Sedentary Lifestyle: The Silent Trigger of Pain
Our body is designed for movement. When we remain inactive for prolonged periods, muscles weaken and shorten, joints lose flexibility and lubrication, and blood circulation becomes less efficient. This combination is a breeding ground for the appearance of pain in areas such as the lower back, neck, shoulders, and hips. Poor posture maintained for hours in front of the computer or mobile device further aggravates the situation, overloading structures that are not prepared for such constant tension, leading to inflammation and chronic pain. It's a cycle: pain leads us to move less, and moving less increases pain.
Small Changes, Big Benefits: Breaking the Inertia
The good news is that you don't need a gym or to run marathons to start changing. The secret lies in consistency and in integrating small doses of movement throughout the day.

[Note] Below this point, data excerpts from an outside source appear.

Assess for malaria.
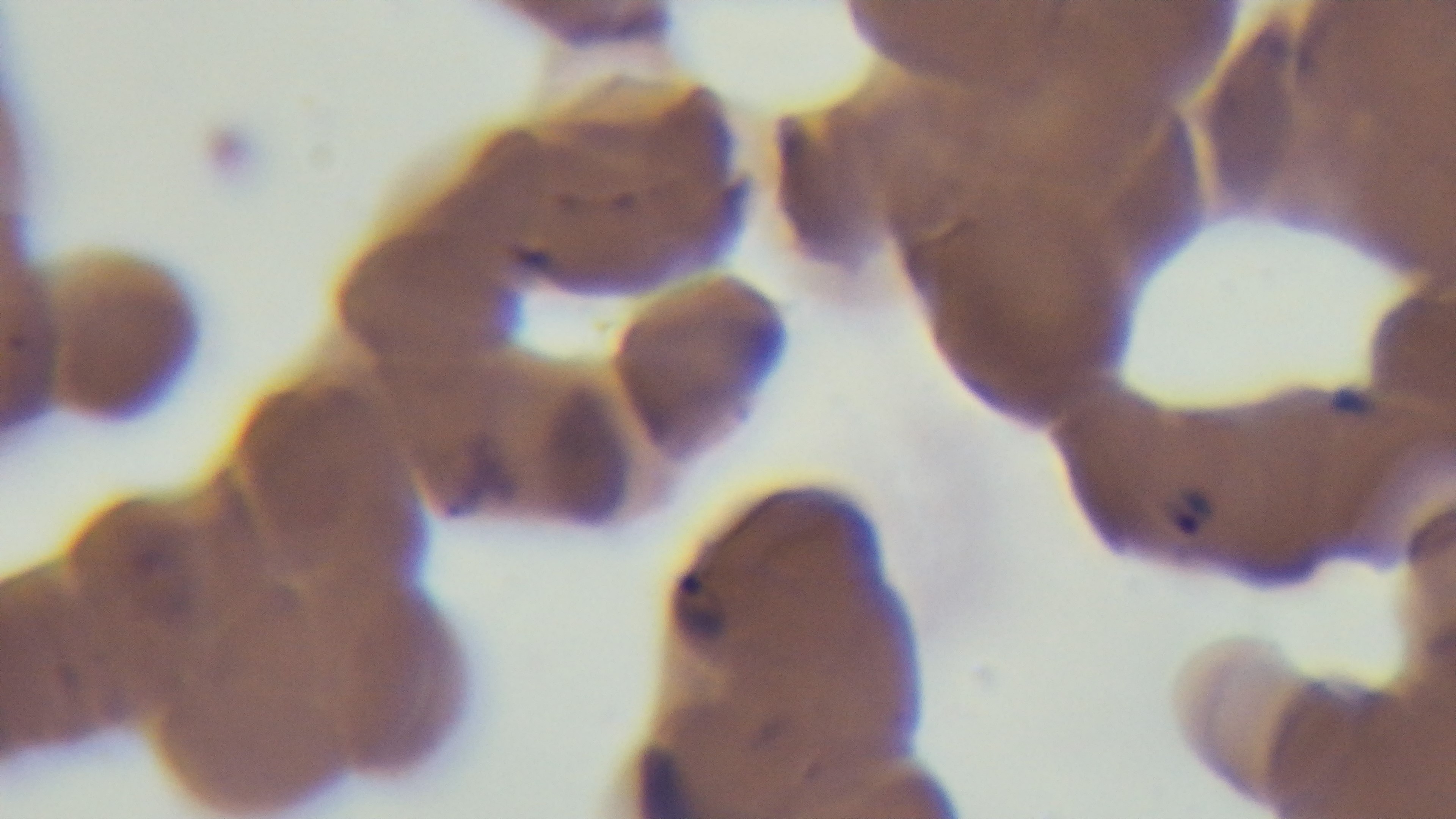

Positive.

One field from the slide. Preparation: thin. Giemsa stain. 100x oil-immersion objective. Captured with a mounted 4K digital camera. Photomicrograph.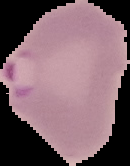

From a thin blood smear. Segmented cell region on a black background. Result: Plasmodium parasites identified. Image is 130×166 pixels.Outline each blood parasite and name the species.
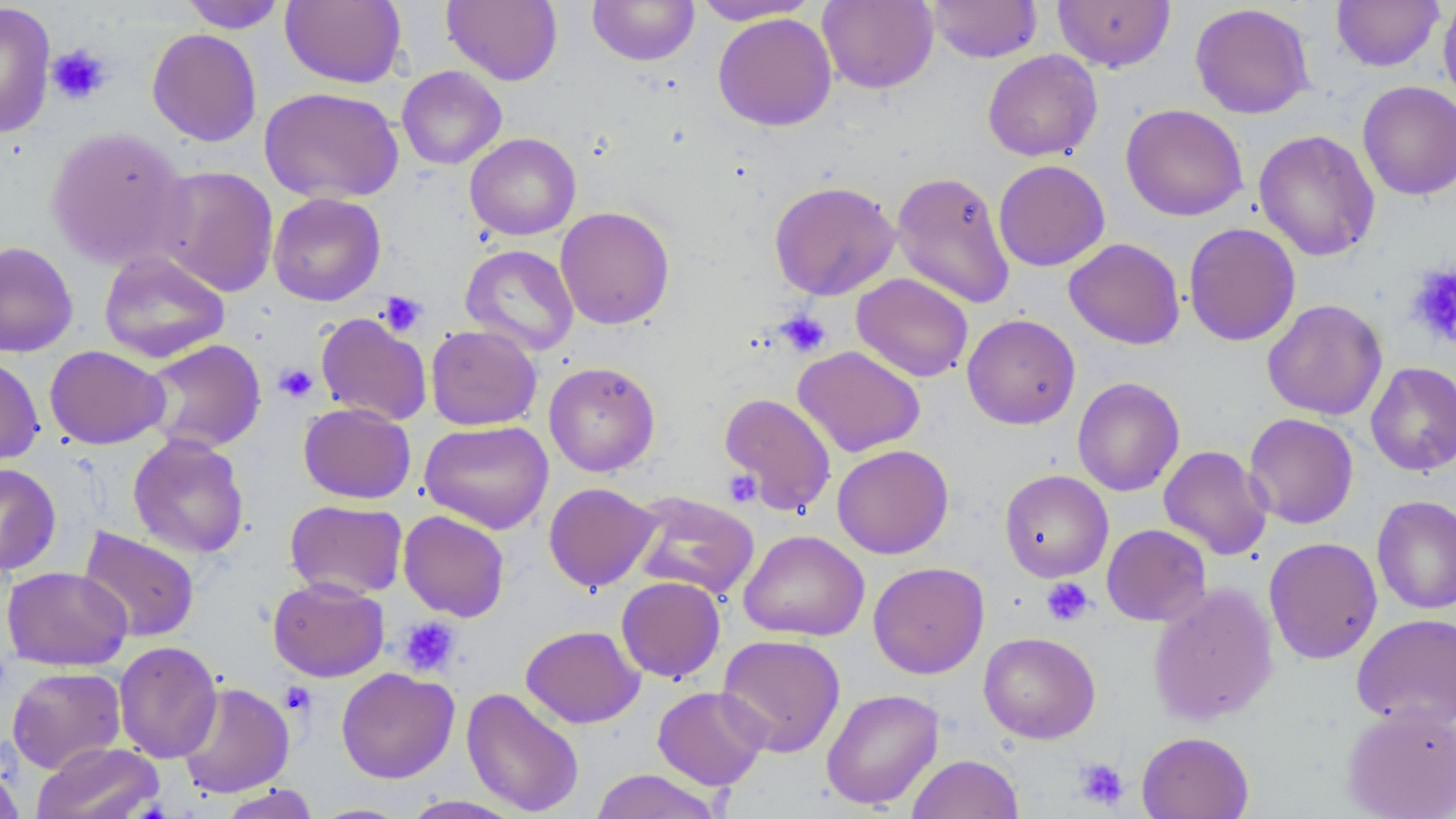

No blood parasites observed.

Approximate bounding boxes as [x1, y1, x2, y2] in pixels. Uninfected red blood cell locations (subset): [179, 0, 288, 33], [280, 0, 406, 88], [442, 0, 563, 86], [587, 0, 700, 66], [692, 0, 819, 25], [817, 0, 938, 94], [927, 0, 1042, 63], [1331, 0, 1444, 72], [1438, 0, 1456, 109], [1053, 1, 1175, 72], [0, 2, 56, 139], [1190, 3, 1315, 119], [713, 13, 837, 131], [147, 28, 262, 147], [982, 49, 1103, 162], [397, 66, 507, 170], [1357, 81, 1456, 200], [260, 87, 404, 204], [1121, 103, 1248, 222], [45, 125, 190, 269], [1254, 129, 1380, 261], [465, 133, 581, 240], [993, 160, 1110, 271], [153, 165, 280, 297], [891, 170, 1015, 309], [769, 180, 901, 301], [268, 193, 386, 306], [554, 206, 675, 329], [1183, 222, 1301, 346], [1064, 238, 1185, 349], [0, 241, 78, 357], [460, 244, 579, 356], [99, 251, 230, 363], [851, 273, 974, 382], [1262, 299, 1387, 420], [315, 312, 433, 426], [962, 313, 1081, 429], [425, 324, 542, 431], [141, 339, 267, 453], [45, 345, 169, 449], [792, 345, 925, 458], [0, 356, 44, 466], [544, 361, 661, 477], [1365, 362, 1456, 476], [1072, 376, 1185, 496], [298, 402, 416, 504], [1244, 413, 1358, 529], [419, 420, 554, 534], [128, 434, 250, 559], [832, 444, 954, 559], [1159, 445, 1272, 560], [0, 462, 61, 576], [999, 469, 1113, 581], [543, 482, 660, 592], [628, 491, 760, 600], [1371, 495, 1456, 615], [284, 499, 408, 600], [398, 510, 510, 622], [1101, 524, 1211, 626], [77, 527, 200, 643], [738, 529, 869, 641], [1263, 536, 1382, 664], [868, 561, 990, 678], [2, 566, 133, 671], [616, 576, 726, 683], [268, 577, 390, 682], [1148, 583, 1279, 726], [1351, 613, 1456, 730], [520, 625, 644, 728], [978, 631, 1101, 743], [716, 633, 846, 757], [113, 641, 222, 763], [7, 666, 126, 773], [336, 667, 459, 783], [177, 681, 294, 798], [652, 685, 771, 790], [461, 687, 584, 816], [821, 688, 944, 810], [1342, 705, 1456, 819], [1136, 731, 1254, 819], [32, 742, 163, 819], [906, 753, 1025, 819], [0, 762, 25, 819], [589, 769, 724, 819], [217, 784, 320, 818], [398, 795, 527, 818], [306, 802, 416, 818]. Platelet locations (subset): [46, 44, 112, 106], [1406, 263, 1456, 347], [377, 291, 428, 337], [774, 310, 831, 358], [274, 363, 318, 403], [722, 469, 761, 507], [1042, 577, 1094, 626], [397, 616, 461, 677], [280, 681, 316, 716], [1073, 758, 1129, 810]. Slide-level diagnosis: negative for blood parasites. 1000x magnification. One field of a larger specimen. Image is 1456×819 pixels. Optical microscopy. Thin blood smear. May-Grünwald-Giemsa-stained preparation.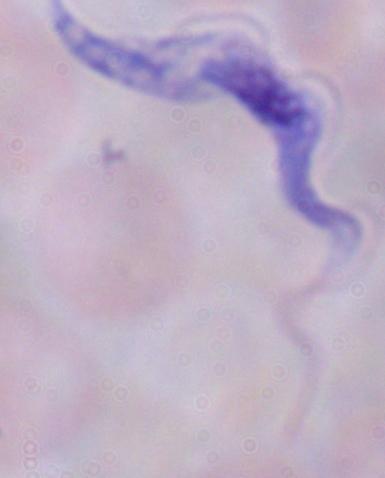
1000x magnification. A trypanosome is shown. Micrograph.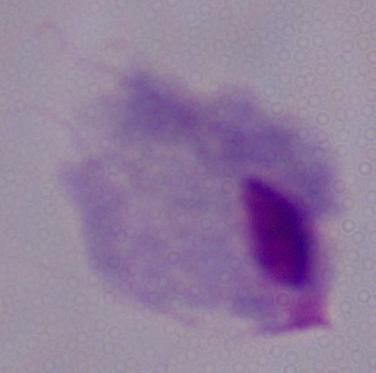 Photomicrograph. A trichomonad is seen. Captured at 1000x magnification.Report the malaria status of this cell.
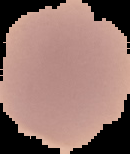
Uninfected.

Cell region segmented out of the field of view; the surrounding area is masked to black. From a thin blood smear. Image is 130×154 pixels.Report the malaria status of this cell.
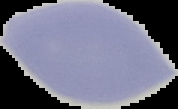
Uninfected.

preparation: thin blood film
image_type: segmented cell region with the area outside set to black
image_size: 178×109 pixels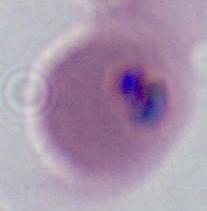
Micrograph. Captured at either 400x or 1000x magnification. A Plasmodium parasite is seen.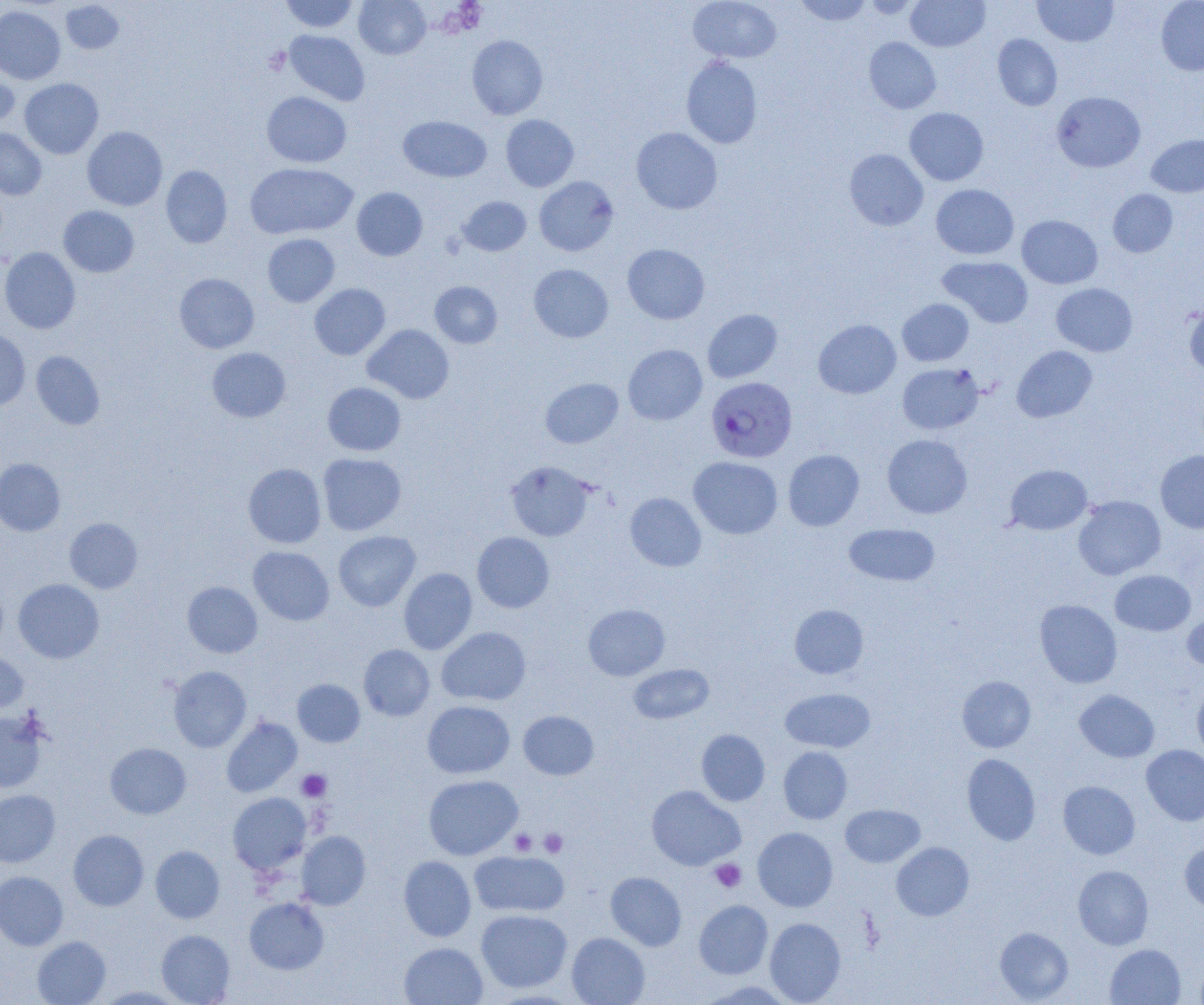

Approximate bounding boxes as named x1/y1/x2/y2 corners in pixels. Platelet locations: (x1=297, y1=769, x2=331, y2=802), (x1=539, y1=828, x2=568, y2=857), (x1=510, y1=830, x2=536, y2=855), (x1=710, y1=859, x2=746, y2=892). Uninfected red blood cell locations: (x1=280, y1=0, x2=359, y2=32), (x1=354, y1=0, x2=431, y2=59), (x1=688, y1=0, x2=781, y2=63), (x1=793, y1=0, x2=871, y2=26), (x1=860, y1=0, x2=922, y2=19), (x1=906, y1=0, x2=990, y2=52), (x1=1033, y1=0, x2=1118, y2=47), (x1=1156, y1=0, x2=1204, y2=76), (x1=61, y1=1, x2=125, y2=54), (x1=0, y1=6, x2=65, y2=84), (x1=284, y1=30, x2=369, y2=105), (x1=992, y1=34, x2=1062, y2=111), (x1=467, y1=35, x2=548, y2=119), (x1=864, y1=37, x2=941, y2=114), (x1=681, y1=56, x2=763, y2=149), (x1=0, y1=70, x2=20, y2=132), (x1=20, y1=78, x2=103, y2=159), (x1=262, y1=91, x2=351, y2=168), (x1=1052, y1=91, x2=1145, y2=172), (x1=904, y1=107, x2=988, y2=186), (x1=501, y1=115, x2=579, y2=191), (x1=398, y1=116, x2=491, y2=182), (x1=82, y1=126, x2=167, y2=211), (x1=631, y1=127, x2=722, y2=214), (x1=0, y1=129, x2=47, y2=200), (x1=1146, y1=134, x2=1204, y2=197), (x1=845, y1=149, x2=928, y2=230), (x1=246, y1=163, x2=357, y2=239), (x1=161, y1=165, x2=232, y2=248), (x1=534, y1=176, x2=619, y2=256), (x1=931, y1=184, x2=1019, y2=259), (x1=352, y1=187, x2=427, y2=261), (x1=1108, y1=189, x2=1178, y2=257), (x1=457, y1=196, x2=531, y2=256), (x1=58, y1=205, x2=139, y2=277), (x1=1017, y1=215, x2=1102, y2=289), (x1=262, y1=234, x2=339, y2=307), (x1=622, y1=243, x2=710, y2=324), (x1=0, y1=247, x2=81, y2=334), (x1=938, y1=256, x2=1033, y2=328), (x1=529, y1=264, x2=613, y2=342), (x1=174, y1=273, x2=259, y2=353), (x1=430, y1=281, x2=502, y2=348), (x1=309, y1=283, x2=390, y2=360), (x1=1051, y1=283, x2=1138, y2=356), (x1=897, y1=299, x2=974, y2=366), (x1=1184, y1=304, x2=1204, y2=376), (x1=703, y1=309, x2=782, y2=383), (x1=813, y1=319, x2=901, y2=398), (x1=363, y1=324, x2=454, y2=404), (x1=0, y1=329, x2=30, y2=410), (x1=623, y1=344, x2=707, y2=425), (x1=1012, y1=346, x2=1097, y2=422), (x1=207, y1=347, x2=291, y2=422), (x1=31, y1=351, x2=105, y2=429), (x1=897, y1=363, x2=983, y2=434), (x1=540, y1=378, x2=623, y2=448), (x1=323, y1=382, x2=406, y2=456), (x1=882, y1=434, x2=972, y2=518), (x1=783, y1=449, x2=864, y2=530), (x1=1155, y1=450, x2=1204, y2=533), (x1=318, y1=453, x2=406, y2=535), (x1=689, y1=456, x2=782, y2=539), (x1=0, y1=458, x2=65, y2=536), (x1=505, y1=461, x2=595, y2=541), (x1=243, y1=463, x2=326, y2=548), (x1=1005, y1=464, x2=1092, y2=535), (x1=625, y1=492, x2=706, y2=571), (x1=1073, y1=495, x2=1165, y2=580), (x1=64, y1=517, x2=142, y2=593), (x1=844, y1=523, x2=940, y2=587), (x1=333, y1=531, x2=420, y2=611), (x1=472, y1=532, x2=554, y2=613), (x1=248, y1=546, x2=334, y2=626), (x1=399, y1=568, x2=477, y2=654), (x1=1110, y1=570, x2=1196, y2=636), (x1=13, y1=579, x2=104, y2=663), (x1=182, y1=581, x2=262, y2=658), (x1=1034, y1=599, x2=1122, y2=688), (x1=583, y1=604, x2=669, y2=680), (x1=789, y1=604, x2=868, y2=679), (x1=1182, y1=612, x2=1204, y2=672), (x1=437, y1=626, x2=531, y2=706), (x1=359, y1=644, x2=435, y2=720), (x1=0, y1=647, x2=28, y2=712), (x1=628, y1=663, x2=714, y2=724), (x1=168, y1=666, x2=251, y2=752), (x1=957, y1=676, x2=1036, y2=752), (x1=292, y1=679, x2=365, y2=747), (x1=1192, y1=682, x2=1204, y2=760), (x1=780, y1=688, x2=875, y2=752), (x1=1074, y1=690, x2=1159, y2=762), (x1=422, y1=700, x2=514, y2=778), (x1=518, y1=710, x2=599, y2=780), (x1=0, y1=711, x2=48, y2=793), (x1=221, y1=717, x2=302, y2=797), (x1=696, y1=729, x2=770, y2=806), (x1=105, y1=743, x2=191, y2=819), (x1=1142, y1=745, x2=1204, y2=826), (x1=778, y1=746, x2=852, y2=824), (x1=962, y1=753, x2=1041, y2=845), (x1=423, y1=775, x2=523, y2=860), (x1=1058, y1=781, x2=1140, y2=859), (x1=646, y1=785, x2=745, y2=870), (x1=0, y1=790, x2=60, y2=867), (x1=228, y1=793, x2=311, y2=874), (x1=840, y1=804, x2=925, y2=867), (x1=753, y1=827, x2=838, y2=912), (x1=68, y1=830, x2=149, y2=911), (x1=296, y1=831, x2=371, y2=910), (x1=891, y1=842, x2=974, y2=920), (x1=1180, y1=842, x2=1204, y2=915), (x1=150, y1=845, x2=224, y2=923), (x1=469, y1=851, x2=569, y2=917), (x1=399, y1=856, x2=476, y2=942), (x1=1073, y1=865, x2=1153, y2=949), (x1=0, y1=871, x2=68, y2=950), (x1=606, y1=872, x2=686, y2=950), (x1=244, y1=897, x2=329, y2=974), (x1=694, y1=900, x2=773, y2=978), (x1=476, y1=909, x2=572, y2=992), (x1=764, y1=918, x2=846, y2=1004), (x1=995, y1=927, x2=1073, y2=1003), (x1=156, y1=929, x2=235, y2=1004), (x1=567, y1=932, x2=650, y2=1005), (x1=32, y1=936, x2=111, y2=1005), (x1=399, y1=942, x2=487, y2=1005), (x1=1105, y1=944, x2=1186, y2=1005), (x1=697, y1=980, x2=797, y2=1004), (x1=96, y1=986, x2=188, y2=1004). Plasmodium falciparum-infected red blood cell locations: (x1=706, y1=377, x2=797, y2=463). Slide-level diagnosis: Plasmodium falciparum. Image is 1204×1005 pixels. Light microscopy. Thin blood smear. Single field of view. Captured at 1000x magnification.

- Active Micro-breaks: Every 30-60 minutes, get up from your seat. Stretch your arms upwards, gently twist your torso, walk a few steps, or do some light squats.
- Seize Every Opportunity: Use the stairs instead of the elevator, park a little further away, make calls standing up, or walk while talking on the phone.
- Gentle Stretches: Dedicate 5-10 minutes a day to stretching the muscle chains most affected by inactivity (neck, shoulders, back, hips).
- Improve Your Environment: Adjust your chair and screen for proper ergonomics. Keep your feet supported and your back straight, but remember that no posture is perfect if maintained for too long.
Your Physiotherapist: Your Ally in Movement
If pain is already a constant in your life, do not hesitate to seek the help of a physiotherapist. We can evaluate your individual case, identify the specific causes of your pain, and design a personalized treatment plan. This plan may include:
- Manual Therapy: Techniques to relieve pain, relax muscles, and improve joint mobility.
- Therapeutic Exercises: Strengthening of key muscles (such as the core), specific stretches to improve flexibility, and postural re-education.
- Physical Activity Guidelines: We will guide you on how to introduce exercise safely and progressively, adapted to your condition. Activities such as brisk walking, swimming, Pilates, or yoga are excellent options that, with proper supervision, can transform your well-being. Remember, the goal is not only to relieve pain but to equip you with the tools to make your body more resilient and active.
Conclusion
Sedentary lifestyle and musculoskeletal pain do not have to be a sentence. By becoming aware of the importance of movement and adopting small healthy habits, you can break this cycle and regain a more active and pain-free life. Your body is your temple; listen to it and give it the movement it needs!